22 NOVEMBRE 2013
Il TTP di Fazlullah
DI Staff Ce.S.I.

La morte di Hakimullah Mehsud, leader del TTP (Tehrik-e-Taliban Pakistan), i talebani pachistani, ucciso il 1º novembre nel raid di un drone americano su un compound in Nord Waziristan, nelle Federally Administered Tribal Areas (FATA) pakistane, segna l’avvio di una nuova e complessa fase nei rapporti fra Islamabad e l’insurrezione (tribal-separatista-islamista) attiva in queste aree. L’immediata conseguenza del raid è stata la fine dei contatti negoziali fra il Governo Sharif e il TTP, organizzazione ombrello che riunisce una trentina di gruppi militanti delle FATA e della provincia di Khyber-Pakhtunkhwa, divenuta negli anni la principale minaccia alla sicurezza interna del Pakistan. Inoltre, a porre effettivamente fine alla possibilità di negoziati con il Governo è stata la nomina di Mullah Fazlullah a nuovo emiro del TTP. Questi, soprannominato “Mullah Radio” per le trasmissioni radiofoniche clandestine con cui dal 2005, dalla valle di Swat, inveiva contro le autorità pakistane, è ancora più “falco” del suo predecessore sul tema dei negoziati con il Governo e non solo. Durante l’amministrazione talebana” della valle di Swat – dal 2007 al 2009, a seguito dei disastrosi accordi con cui il Governo pakistano cedette al TTP il controllo della valle – Fazlullah ha ordinato l’esecuzione di migliaia di persone, spesso giustiziate nella piazza del capoluogo Mingora, ormai tristemente nota come “Bloody Square”.

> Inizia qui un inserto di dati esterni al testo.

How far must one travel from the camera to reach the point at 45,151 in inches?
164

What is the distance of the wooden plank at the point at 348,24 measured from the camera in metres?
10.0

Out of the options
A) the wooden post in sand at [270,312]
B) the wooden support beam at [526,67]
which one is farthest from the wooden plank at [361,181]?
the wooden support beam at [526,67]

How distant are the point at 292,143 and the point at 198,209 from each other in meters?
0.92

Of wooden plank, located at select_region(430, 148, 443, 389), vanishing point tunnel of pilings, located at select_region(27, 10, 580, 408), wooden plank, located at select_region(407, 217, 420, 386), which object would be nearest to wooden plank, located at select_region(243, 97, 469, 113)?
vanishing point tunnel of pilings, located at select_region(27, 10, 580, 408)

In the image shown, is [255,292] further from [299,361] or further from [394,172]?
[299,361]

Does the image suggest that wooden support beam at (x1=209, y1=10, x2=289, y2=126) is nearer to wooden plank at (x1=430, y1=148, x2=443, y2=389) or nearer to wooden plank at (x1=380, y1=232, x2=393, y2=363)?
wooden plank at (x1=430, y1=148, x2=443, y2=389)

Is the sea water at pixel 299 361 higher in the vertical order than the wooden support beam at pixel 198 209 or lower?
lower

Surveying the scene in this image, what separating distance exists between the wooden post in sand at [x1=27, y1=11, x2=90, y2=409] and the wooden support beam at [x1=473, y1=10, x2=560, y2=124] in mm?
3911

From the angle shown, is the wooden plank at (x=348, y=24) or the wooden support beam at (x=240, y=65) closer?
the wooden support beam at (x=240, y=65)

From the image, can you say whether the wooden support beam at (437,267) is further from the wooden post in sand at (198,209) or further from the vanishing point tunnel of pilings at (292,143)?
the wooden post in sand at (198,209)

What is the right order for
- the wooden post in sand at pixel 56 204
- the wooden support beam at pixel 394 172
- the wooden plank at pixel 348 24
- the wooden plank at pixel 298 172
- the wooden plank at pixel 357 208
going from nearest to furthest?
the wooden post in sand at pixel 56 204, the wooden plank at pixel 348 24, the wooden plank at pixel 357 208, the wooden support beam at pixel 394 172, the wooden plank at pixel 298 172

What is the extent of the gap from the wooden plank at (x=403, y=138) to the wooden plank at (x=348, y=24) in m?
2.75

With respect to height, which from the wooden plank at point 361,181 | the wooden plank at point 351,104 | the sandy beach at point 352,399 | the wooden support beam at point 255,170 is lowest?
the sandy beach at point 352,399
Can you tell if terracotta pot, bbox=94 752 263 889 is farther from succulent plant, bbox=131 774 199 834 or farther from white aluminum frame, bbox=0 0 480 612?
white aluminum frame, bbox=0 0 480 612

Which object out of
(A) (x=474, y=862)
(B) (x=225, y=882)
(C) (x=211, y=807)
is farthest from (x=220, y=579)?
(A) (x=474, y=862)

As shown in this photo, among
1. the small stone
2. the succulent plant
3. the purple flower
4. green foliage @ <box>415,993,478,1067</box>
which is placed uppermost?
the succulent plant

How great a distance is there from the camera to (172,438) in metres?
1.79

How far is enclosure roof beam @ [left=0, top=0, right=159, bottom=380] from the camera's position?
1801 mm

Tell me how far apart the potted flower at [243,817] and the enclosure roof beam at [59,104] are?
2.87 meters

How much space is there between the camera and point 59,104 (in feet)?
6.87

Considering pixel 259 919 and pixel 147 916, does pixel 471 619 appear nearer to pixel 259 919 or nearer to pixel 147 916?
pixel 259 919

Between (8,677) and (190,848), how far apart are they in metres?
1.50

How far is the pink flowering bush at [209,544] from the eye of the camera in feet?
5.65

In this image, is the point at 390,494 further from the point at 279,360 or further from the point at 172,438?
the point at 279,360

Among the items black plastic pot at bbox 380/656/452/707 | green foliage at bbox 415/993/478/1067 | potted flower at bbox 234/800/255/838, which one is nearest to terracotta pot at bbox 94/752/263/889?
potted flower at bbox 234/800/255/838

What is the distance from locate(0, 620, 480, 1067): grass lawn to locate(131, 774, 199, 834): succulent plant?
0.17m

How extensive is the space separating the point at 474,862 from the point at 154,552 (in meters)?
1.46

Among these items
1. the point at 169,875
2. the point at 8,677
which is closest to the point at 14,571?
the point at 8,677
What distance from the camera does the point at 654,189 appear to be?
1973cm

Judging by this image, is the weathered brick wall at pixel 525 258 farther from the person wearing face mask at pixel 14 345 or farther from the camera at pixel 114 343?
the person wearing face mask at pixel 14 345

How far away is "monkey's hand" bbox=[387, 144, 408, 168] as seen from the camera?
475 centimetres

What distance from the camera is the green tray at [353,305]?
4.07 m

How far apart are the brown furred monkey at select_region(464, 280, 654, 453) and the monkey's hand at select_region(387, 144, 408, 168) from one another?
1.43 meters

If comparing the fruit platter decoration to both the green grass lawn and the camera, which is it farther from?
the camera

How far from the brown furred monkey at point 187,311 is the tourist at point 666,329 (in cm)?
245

Dopo il 2009 il Governo pachistano ha ripreso il controllo della valle – al prezzo di 3 durissime operazioni militari (Rah-e-Haq, Operation Balck Thunderstorm, Rah-e-Rast) – ma Fazlullah ha continuato a mantenere la sua influenza nella regione. Le rivendicazioni del tentato assassinio della studentessa Malala Yousafzai nel 2012 e l’uccisione lo scorso 15 settembre di un Generale e un Colonnello dell’Esercito Pakistano nel distretto di Upper Dir, sono prova della persistente influenza di Fazlullah. Del resto, il gruppo locale di cui Fazlullah è al comando, Tehreek-e-Nafaz-e-Shariat-Mohammadi (TNSM), vanta una presenza ventennale a Swat e nei distretti circostanti (Malakand, Dir, Shangla) e, nonostante l’ostentato successo delle operazioni militari pachistane, è impensabile che queste siano riuscite a bonificare totalmente l’area. Il TNSM di Fazlullah è entrato nel TTP nel luglio 2007, sulla scia dell’assalto alla Moschea Rossa di Islamabad, evento spartiacque che ha orientato gran parte della militanza attiva nel Paese contro le autorità e dato inizio all’insurrezione nel nord-ovest. L’integrazione del TNSM ha consentito al TTP di accrescere le proprie fila (sino al 2009 Fazlullah controllava 4/5.000 miliziani full-time) e guadagnare un punto di appoggio di alto valore strategico (Islamabad è a 5 ore di auto) al di fuori della realtà isolata delle FATA. Quando però nel 2009, l’estremismo di Fazlullah, che aveva imposto la Sharia e un’amministrazione parallela a Swat, provocò la reazione militare dello Stato pakistano, il comandante e molti dei suoi uomini ripiegarono in Afghanistan, fra le montagne di Kunar e Nuristan.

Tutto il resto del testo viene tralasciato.